Breaking Bad re-watch: Season 5, Episode 7: "Say My Name"


This one makes me sad. I really liked Mike (Jonathan Banks) even when he was just a recurring part in the show’s mid-period, with his gruff deadpan and workman efficiency at any dirty job. If he hadn’t become anything beyond that, I still would have been disappointed to see him go. But he did become more than that, gaining a larger role in the narrative last season, and then our sympathy in this one as Walt (Bryan Cranston) passed him on the bad scale. So his demise actually feels quite tragic.

And yet the way the show builds up Mike’s character to the point that we despair at his death is so subtle you could miss it. We don’t expect him to be more than a nameless goon at first, but Banks grows on you so well that you never notice how his role gets bigger and bigger. The establishing scenes with his granddaughter seem to be nothing more than a small throwaway touch. But she’s the only glimpse of Mike’s humanity away from the job we see, and watching him have to leave her behind to escape the feds this episode is very sad. The whole episode feels like the world is closing in around Mike, and we feel as nerve-wracked as we did when the same was happening to Walt and Jesse (Aaron Paul) in times past. We forget that just last season, this man was an antagonist, a goon for Gus Fring. And just when we realize we actually care about Mike...he's gone.

I was disappointed how Mike got killed on my first viewing, as it seemed like they only did it to get him out of the way. I’m still a little let down (he could have at least put up some resistance), but this time it seemed a little more fitting in the story. Inevitable, even. Not that it’s any consolation, but Mike turned out to be right about Walt being a time bomb.

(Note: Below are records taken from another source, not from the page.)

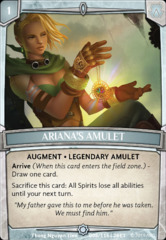 Ariana's Amulet (2nd Wave)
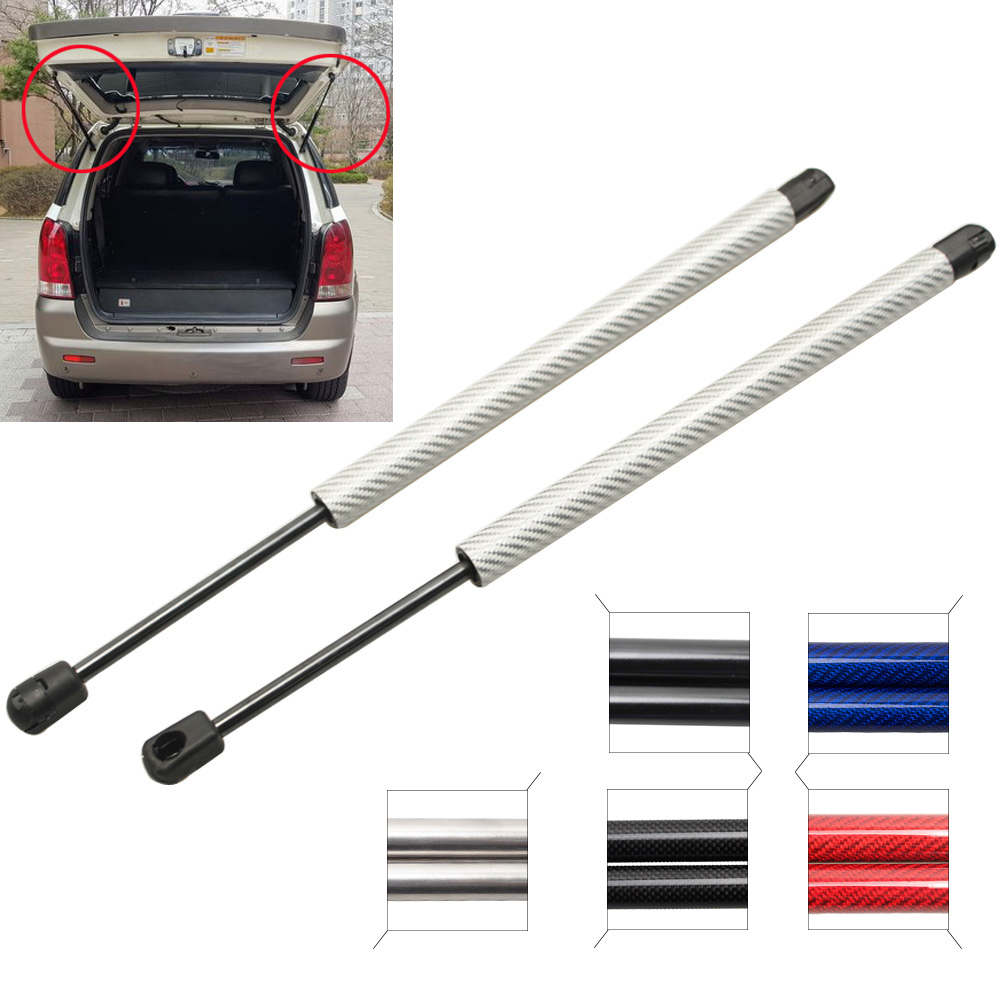 For SSANGYONG REXTON 2001-2015 2016 2017 Lift Support Gas Struts Rear Trunk Tailgate Boot Spring Shock Absorber Prop Damper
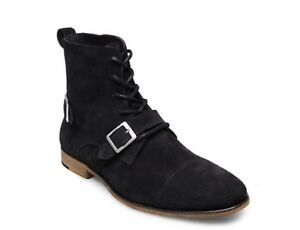 8f0203721dc Details about Steve Madden Hound Suede Men's Boots.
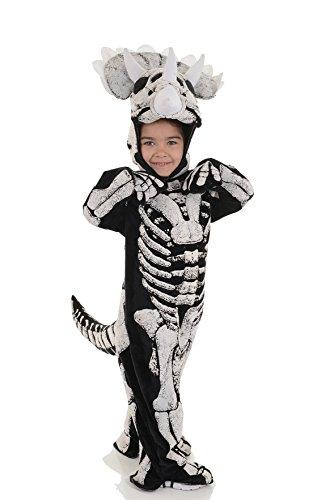 Childrens Triceratops Skeleton Costume - Fossil M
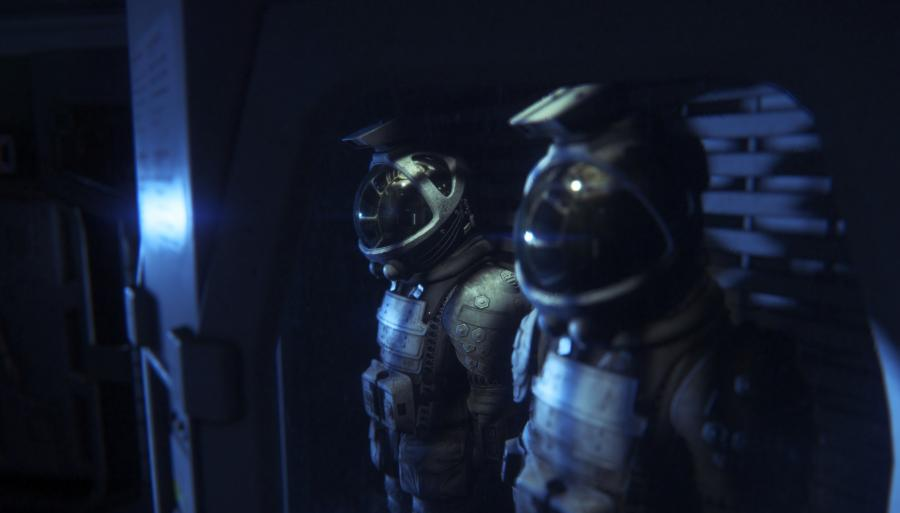 Alien Isolation - Ripley Edition Screenshot 4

He’s more than that, really; he’s now fully Heisenberg, a volatile, destructive force that destroys everything around him. Not just Mike, but also his family, who he’s driven out of his house. And his marriage, as Skyler (Anna Gunn) now won’t even speak or look at him. He even drives away Jesse, the one person who could kind of wrangle him in (note that Jesse was there to temper the other disputes between Walt and Mike this season, but not their last one). This makes Walt’s sudden show of remorse after shooting Mike—very out of character after the cold, manipulative demeanor he’s shown the rest of the season—a little more plausible. His last shred of his humanity realizes too late that he’s killed every relationship in his life, even though Mike was the only one he actually murdered.

You could say two characters suffered tragic losses this episode. I feel sorrier for Mike’s.